End-of-life vehicles reuse, recycling and recovery percentages 2009-2016 and distance to target
- More than 98,000 ELVs were treated in Ireland in 2016. This is nearly 24% more than in 2015.
- For all ELVs, reuse and recovery shall be a minimum of 95% by an average weight per vehicle, and reuse and recycling shall be a minimum of 85% by an average weight per vehicle.
- Ireland achieved a reuse and recycling percentage of 86 and a reuse and recovery percentage of 93.
- More reuse of ELV components at ATFs and/or increased recycling and other recovery along the waste recovery network will be needed to meet the EU reuse and recovery target.
- Vehicle manufacturers and importers have obligations to meet the ELV Directive targets (producer responsibility initiative). An ELV compliance scheme, ELV Environmental Services (ELVES), was launched in 2017 to work on behalf of vehicle manufacturers and importers to meet the targets.
Treatment of ELVs
ELVs are passenger cars and small commercial vehicles that have reached end of life.

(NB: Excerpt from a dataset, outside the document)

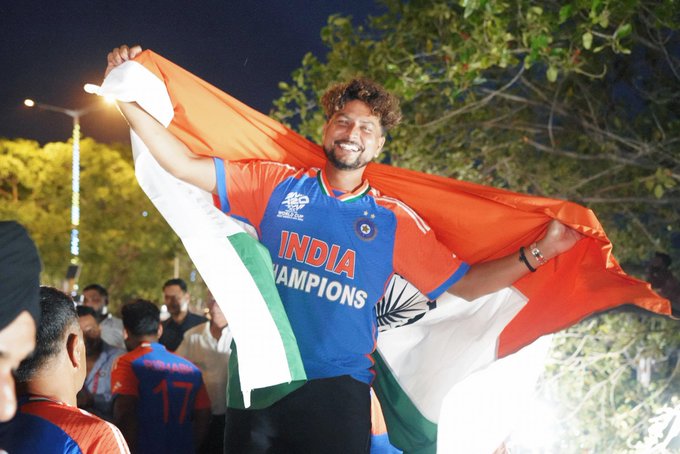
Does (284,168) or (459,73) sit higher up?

In a first treatment step, ELVs are depolluted (e.g. draining waste oils, removal of batteries) at Authorised Treatment Facilities (ATFs). ATFs are waste facilities authorised to accept and depollute ELVs, and to issue certificates of destruction for ELVs they accept. Apart from depollution, treatment at ATFs often includes removal of parts, such as mirrors and tyres, for reuse or for recovery. Depolluted ELVs are sent to metal shredding facilities to recover ferrous and non-ferrous metals. The residue of the shredding process undergoes post-shredder recovery of materials or is sent for disposal.

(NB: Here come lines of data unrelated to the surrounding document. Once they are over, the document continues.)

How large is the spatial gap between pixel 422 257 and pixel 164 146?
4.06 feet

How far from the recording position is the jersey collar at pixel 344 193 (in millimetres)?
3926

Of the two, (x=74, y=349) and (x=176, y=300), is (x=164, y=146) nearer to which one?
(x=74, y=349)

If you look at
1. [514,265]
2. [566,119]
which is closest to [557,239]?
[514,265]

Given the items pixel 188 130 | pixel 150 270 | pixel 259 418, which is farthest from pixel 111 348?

To estimate ELV information, the EPA uses data provided by ATFs as a part of their annual legal reporting obligations. The facilities submit information on the number of ELVs they accepted and depolluted; on spare parts taken off for reuse and on the waste materials sent for recycling and other recovery in Ireland and abroad. Certain specified waste ceases to be waste (end-of-waste) when it has undergone a recovery operation and complies with specific criteria. End-of-waste criteria exist for iron, steel and aluminium scrap. Some scrap metal from ELV shredding meets the end-of-waste status in Ireland.